§ **Description of the task**:
Show every line in the data that contains the word "cope".

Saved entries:
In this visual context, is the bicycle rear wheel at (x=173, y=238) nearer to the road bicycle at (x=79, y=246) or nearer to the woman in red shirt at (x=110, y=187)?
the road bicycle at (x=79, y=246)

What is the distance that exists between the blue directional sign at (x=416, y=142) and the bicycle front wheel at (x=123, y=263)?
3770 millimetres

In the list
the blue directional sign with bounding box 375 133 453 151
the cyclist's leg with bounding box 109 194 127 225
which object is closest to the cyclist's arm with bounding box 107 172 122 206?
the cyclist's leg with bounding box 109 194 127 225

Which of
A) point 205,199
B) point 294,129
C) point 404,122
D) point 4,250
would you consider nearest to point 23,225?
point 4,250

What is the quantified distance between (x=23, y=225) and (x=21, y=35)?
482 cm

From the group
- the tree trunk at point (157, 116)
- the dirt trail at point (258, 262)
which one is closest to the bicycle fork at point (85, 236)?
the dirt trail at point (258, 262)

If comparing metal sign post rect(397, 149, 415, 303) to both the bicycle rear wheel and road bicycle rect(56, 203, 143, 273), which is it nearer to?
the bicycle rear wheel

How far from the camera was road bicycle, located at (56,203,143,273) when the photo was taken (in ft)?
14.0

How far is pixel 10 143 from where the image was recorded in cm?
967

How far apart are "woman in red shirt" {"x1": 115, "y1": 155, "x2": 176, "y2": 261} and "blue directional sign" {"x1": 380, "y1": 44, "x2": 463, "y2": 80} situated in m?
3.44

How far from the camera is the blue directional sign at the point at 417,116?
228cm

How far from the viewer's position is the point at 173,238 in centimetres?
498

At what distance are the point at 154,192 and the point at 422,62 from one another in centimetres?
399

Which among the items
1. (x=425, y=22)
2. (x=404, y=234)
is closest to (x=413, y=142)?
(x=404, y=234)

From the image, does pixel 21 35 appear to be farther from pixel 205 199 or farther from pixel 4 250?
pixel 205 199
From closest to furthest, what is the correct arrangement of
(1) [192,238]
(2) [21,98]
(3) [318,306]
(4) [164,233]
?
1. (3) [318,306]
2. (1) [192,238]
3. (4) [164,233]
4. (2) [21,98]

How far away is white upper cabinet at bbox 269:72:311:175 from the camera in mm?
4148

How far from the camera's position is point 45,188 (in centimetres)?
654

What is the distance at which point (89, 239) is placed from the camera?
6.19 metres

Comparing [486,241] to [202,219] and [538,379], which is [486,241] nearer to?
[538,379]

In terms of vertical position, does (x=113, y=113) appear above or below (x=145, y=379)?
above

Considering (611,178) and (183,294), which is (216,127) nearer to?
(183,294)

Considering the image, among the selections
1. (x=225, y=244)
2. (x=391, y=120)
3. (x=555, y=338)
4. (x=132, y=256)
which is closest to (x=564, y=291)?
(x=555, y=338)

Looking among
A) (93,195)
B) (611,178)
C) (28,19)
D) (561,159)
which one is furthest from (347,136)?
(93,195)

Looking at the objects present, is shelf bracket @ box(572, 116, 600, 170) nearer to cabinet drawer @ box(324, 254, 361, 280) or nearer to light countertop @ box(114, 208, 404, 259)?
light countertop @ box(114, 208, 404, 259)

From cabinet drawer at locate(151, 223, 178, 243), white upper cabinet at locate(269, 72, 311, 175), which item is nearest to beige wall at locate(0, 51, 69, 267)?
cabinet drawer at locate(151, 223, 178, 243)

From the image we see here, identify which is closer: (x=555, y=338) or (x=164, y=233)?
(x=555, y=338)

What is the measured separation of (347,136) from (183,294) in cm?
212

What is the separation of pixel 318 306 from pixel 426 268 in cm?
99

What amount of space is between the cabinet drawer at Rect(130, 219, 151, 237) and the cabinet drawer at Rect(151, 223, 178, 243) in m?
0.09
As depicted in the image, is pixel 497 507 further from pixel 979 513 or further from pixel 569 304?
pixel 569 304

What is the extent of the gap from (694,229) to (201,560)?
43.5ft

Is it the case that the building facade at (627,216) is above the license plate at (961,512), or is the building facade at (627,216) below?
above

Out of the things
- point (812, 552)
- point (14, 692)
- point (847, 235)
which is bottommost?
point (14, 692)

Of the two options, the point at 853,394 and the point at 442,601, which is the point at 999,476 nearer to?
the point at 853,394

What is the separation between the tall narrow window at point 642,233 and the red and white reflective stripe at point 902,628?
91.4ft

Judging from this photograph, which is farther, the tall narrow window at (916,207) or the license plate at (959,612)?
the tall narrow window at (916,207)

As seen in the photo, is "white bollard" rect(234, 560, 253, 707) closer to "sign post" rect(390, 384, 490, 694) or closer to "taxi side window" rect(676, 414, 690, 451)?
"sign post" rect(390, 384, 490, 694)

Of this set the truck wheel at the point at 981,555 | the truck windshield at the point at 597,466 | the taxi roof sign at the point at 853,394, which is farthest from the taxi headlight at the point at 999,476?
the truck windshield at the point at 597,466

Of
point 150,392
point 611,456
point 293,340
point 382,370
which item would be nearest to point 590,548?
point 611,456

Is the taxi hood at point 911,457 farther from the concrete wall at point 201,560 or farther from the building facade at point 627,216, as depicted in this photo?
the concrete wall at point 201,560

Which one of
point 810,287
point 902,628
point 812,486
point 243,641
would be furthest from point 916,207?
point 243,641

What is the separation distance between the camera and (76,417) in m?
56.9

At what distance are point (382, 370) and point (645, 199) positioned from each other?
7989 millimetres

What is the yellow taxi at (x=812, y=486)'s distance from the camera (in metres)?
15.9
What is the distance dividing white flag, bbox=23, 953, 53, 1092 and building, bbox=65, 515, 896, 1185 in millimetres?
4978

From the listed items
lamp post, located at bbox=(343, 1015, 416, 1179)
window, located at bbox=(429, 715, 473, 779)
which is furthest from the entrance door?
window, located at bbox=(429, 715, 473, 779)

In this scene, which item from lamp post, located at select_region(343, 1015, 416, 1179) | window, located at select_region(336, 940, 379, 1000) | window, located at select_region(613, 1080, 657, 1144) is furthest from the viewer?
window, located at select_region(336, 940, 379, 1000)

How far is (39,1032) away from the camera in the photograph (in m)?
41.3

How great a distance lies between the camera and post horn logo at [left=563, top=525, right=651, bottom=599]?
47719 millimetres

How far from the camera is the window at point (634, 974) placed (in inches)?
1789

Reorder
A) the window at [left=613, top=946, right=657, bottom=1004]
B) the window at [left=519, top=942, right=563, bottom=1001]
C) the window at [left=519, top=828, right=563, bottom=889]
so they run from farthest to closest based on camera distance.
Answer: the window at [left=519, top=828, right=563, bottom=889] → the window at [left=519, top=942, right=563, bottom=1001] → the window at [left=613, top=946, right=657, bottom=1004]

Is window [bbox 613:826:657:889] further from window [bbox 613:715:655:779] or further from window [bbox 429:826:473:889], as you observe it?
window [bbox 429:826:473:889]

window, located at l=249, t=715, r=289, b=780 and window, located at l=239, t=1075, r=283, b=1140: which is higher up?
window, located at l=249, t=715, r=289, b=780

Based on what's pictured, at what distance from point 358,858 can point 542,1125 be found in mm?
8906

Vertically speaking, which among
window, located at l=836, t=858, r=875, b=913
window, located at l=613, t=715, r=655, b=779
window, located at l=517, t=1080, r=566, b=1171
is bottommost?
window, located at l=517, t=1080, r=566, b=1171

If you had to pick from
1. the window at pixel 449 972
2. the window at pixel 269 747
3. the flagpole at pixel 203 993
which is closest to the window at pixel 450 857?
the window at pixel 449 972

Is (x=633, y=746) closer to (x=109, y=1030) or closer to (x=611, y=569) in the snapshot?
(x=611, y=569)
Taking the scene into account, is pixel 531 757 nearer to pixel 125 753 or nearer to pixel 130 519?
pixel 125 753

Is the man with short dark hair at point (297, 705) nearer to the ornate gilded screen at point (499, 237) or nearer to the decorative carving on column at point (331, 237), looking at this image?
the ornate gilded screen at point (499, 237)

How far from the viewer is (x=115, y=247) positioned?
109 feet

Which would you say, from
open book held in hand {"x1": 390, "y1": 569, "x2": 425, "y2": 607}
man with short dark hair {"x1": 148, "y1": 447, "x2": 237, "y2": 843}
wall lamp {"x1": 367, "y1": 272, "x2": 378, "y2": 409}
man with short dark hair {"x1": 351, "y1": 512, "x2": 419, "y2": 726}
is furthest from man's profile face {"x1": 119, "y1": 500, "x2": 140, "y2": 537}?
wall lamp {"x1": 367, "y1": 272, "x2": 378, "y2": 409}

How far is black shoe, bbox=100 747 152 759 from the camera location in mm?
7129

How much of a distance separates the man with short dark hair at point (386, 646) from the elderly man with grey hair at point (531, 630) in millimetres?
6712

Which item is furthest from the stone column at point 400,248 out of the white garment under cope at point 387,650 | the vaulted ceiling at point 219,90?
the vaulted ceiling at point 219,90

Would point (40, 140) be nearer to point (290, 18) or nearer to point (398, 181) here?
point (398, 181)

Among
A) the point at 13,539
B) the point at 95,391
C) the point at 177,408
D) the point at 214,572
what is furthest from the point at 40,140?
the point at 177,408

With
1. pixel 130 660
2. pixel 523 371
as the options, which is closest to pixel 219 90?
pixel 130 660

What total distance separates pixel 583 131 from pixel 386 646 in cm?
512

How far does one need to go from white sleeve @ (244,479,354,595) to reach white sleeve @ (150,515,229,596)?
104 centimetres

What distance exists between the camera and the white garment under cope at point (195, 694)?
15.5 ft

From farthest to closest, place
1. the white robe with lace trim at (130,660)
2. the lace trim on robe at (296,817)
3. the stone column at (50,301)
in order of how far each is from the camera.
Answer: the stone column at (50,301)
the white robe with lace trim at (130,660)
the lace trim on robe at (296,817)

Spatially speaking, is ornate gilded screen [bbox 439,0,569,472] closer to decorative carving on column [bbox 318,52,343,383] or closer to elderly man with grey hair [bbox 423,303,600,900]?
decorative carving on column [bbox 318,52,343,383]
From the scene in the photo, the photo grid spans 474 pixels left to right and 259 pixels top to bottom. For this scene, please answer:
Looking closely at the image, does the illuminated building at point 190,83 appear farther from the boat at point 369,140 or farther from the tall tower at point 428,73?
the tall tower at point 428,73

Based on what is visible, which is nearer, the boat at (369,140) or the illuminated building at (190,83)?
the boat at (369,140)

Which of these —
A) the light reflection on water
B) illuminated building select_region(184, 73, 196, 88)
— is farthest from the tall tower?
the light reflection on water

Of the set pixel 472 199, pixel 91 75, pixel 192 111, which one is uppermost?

§ **Reply to the task**:
Which item is furthest from the stone column at point 400,248 out of the white garment under cope at point 387,650 | the vaulted ceiling at point 219,90?
What distance exists between the camera and the white garment under cope at point (195, 694)?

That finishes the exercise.